When that happens, when we get that boner at the funeral, we get mad at the girl showing the cleavage. Because we, ourselves, our own rational personality that knows right from wrong and appropriate from inappropriate, knows this is a bad place to get a boner. So it comes off like cleavage girl is conspiring with our penis to screw us over.
Is that a crazy thing to think? Yep! That's why it's so frustrating, especially if you don't have a whole lot of emotional maturity, and grew up with male role models who had even less.
No, this doesn't excuse anything. Obviously, "She was asking for it!" is still a bullshit rape defense. All I'm saying is when you see guys actually get annoyed or angry at the sight of a girl showing too much skin, or if you see them eager to degrade or humiliate the girls at the strip club, this is why. It's probably why some Muslims make their women cover themselves head to toe.
And in the Bible, it's Eve who tempts Adam to sin ... by conspiring with a snake.
Every male reading this is going to think I'm belaboring the obvious (after all, the world is full of comedy bits like this one about how hot girls are almost demonic in their ability to control males against their will). But I have never explained this to a woman who didn't look at me like I was insisting that all men are secretly werewolves.
But even this isn't the thing that makes us angriest ...
#2. We Feel Like Manhood Was Stolen from Us at Some Point
You know how every comedy has that stock character of the womanizing, amoral guy who just says what he thinks all the time, and cares only about himself? Joey in Friends, Charlie Sheen in Two and a Half Men, Sterling Archer in Archer, Gob in Arrested Development, Ashton Kutcher's character in That '70s Show, Michael in our Web series, the title character in my books?
Guys love that character because he's doing what, on some level, we all wish we could do.
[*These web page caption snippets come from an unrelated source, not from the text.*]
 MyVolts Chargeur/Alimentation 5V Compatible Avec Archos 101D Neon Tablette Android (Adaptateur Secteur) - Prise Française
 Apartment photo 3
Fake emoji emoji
It's also why you have all of these ad campaigns desperately appealing to males who fear that they've lost their masculinity ("If you use a competitor's product, we're going to have to take away your Man Card!")
See, every single male can remember the first time, when he was 5 or 6 years old, he showed his penis to a stranger and everybody started freaking the hell out. He can remember the first time he got in trouble for hitting somebody, for peeing in public, for trying to jump off some high object or set something on fire. All of the core male urges, all the suggestions whispered to us by Darth Penis, all of it gets us in trouble.
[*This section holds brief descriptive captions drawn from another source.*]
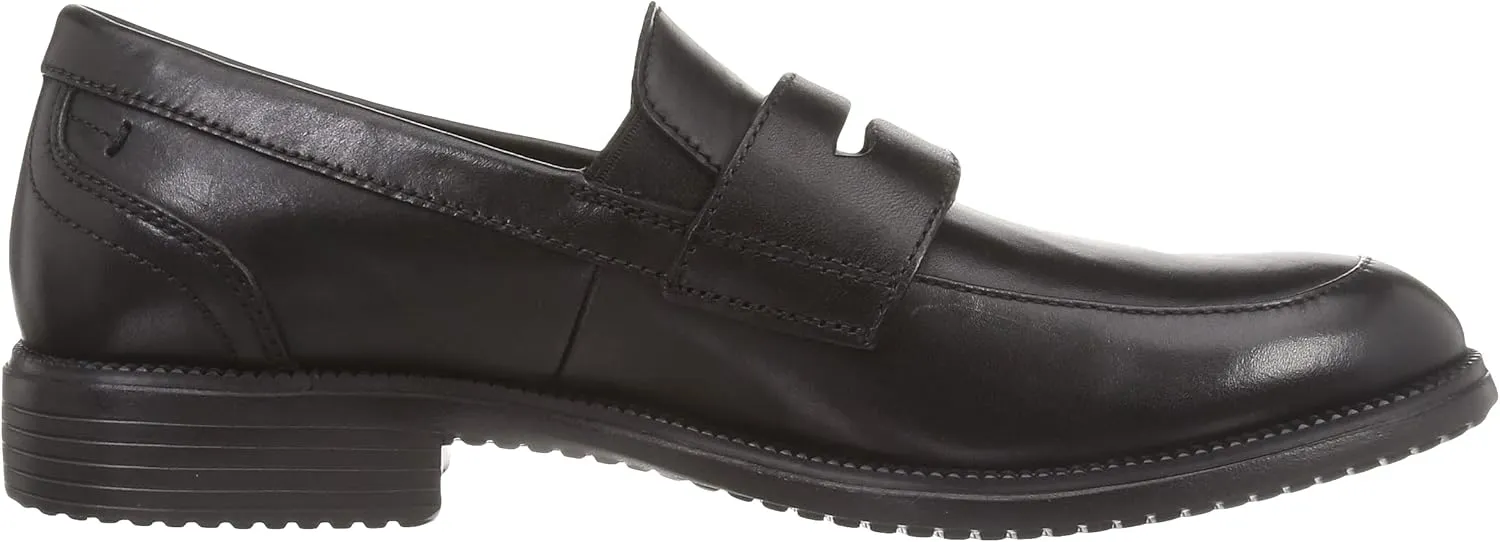 Rockport Men's Total Motion Dressport Penny Loafer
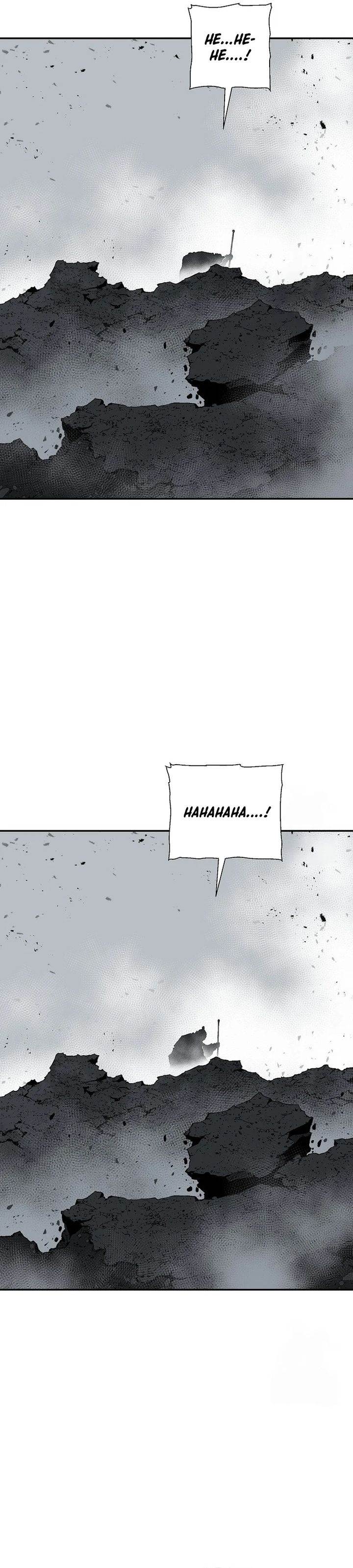 image-komik-tales-of-a-shinning-sword-chapter-102-1/43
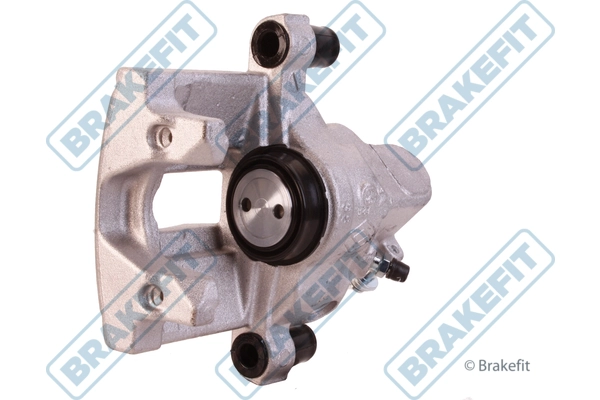 BCA2127E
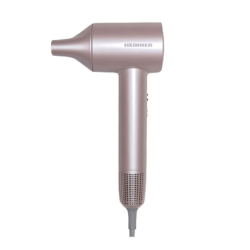 Heinner sušilo za kosu HHD-H16BLDC-PNK Excetra web shop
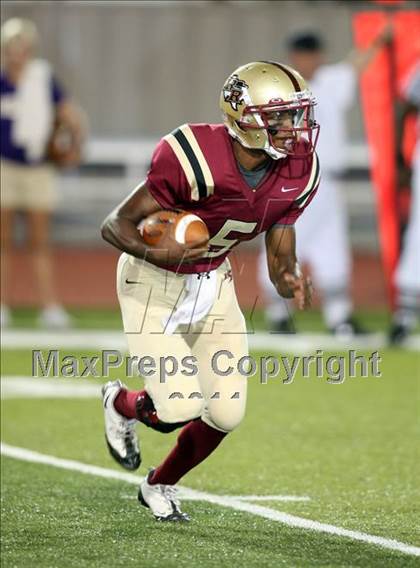 Thumbnail 3 in Marble Falls @ Rouse photogallery.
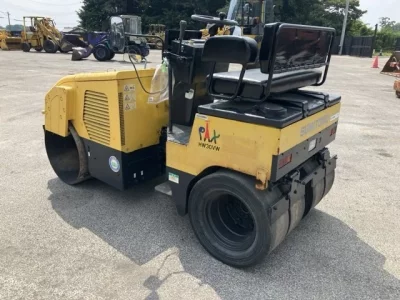 SUMITOMO HW30VW-3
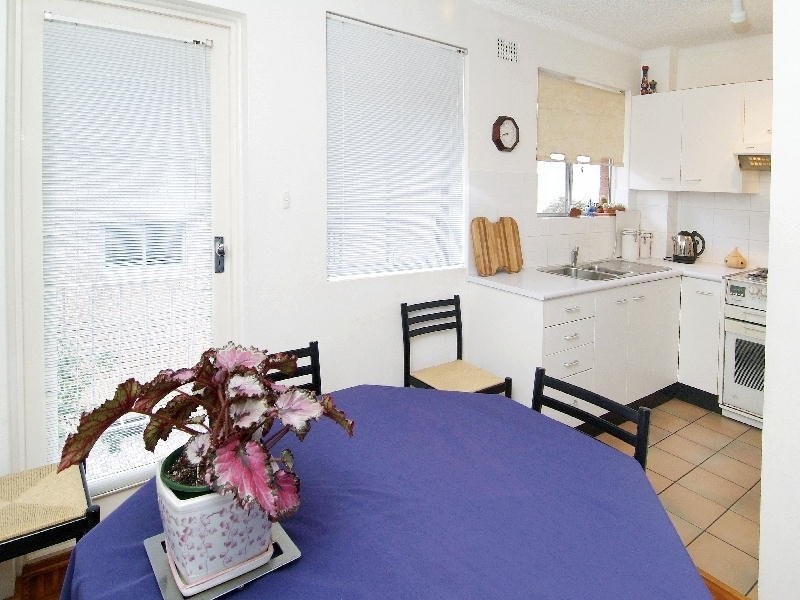 226 Rainbow Street, Coogee NSW 2034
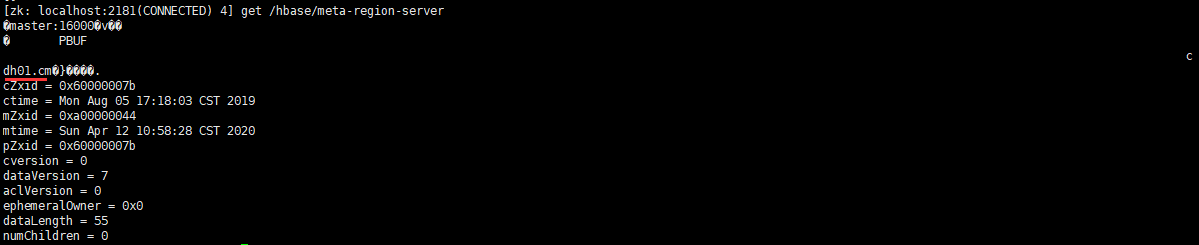 68_23.png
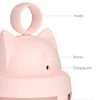 Portable Fabric Shaver Woolen Coat Clothes Fuzz Remover - Electric Sweater Pilling Machine 3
And, when we get nostalgic for the past, we always dress it up in some ridiculous fantasy like 300, where everybody is shirtless and screaming and hacking things with swords. We are fed this idea that at one time, this is how the world was -- all of these impulses that have been getting us grounded and sent to detention from kindergarten on used to be not only allowed, but celebrated.
And then at some point, women took it all away.
A once-great world of heroes and strength and warriors and cigars and crude jokes has been replaced by this world of grumpy female supervisors looming over our cubicle to hand us a memo about sending off-color jokes via email. Yes, that entire narrative is a grossly skewed and self-serving version of how society actually evolved. It doesn't matter.
The result is a combination of frustration and humiliation and powerlessness that makes us want to get it back in the only way we know how: with petty, immature acts of meanness.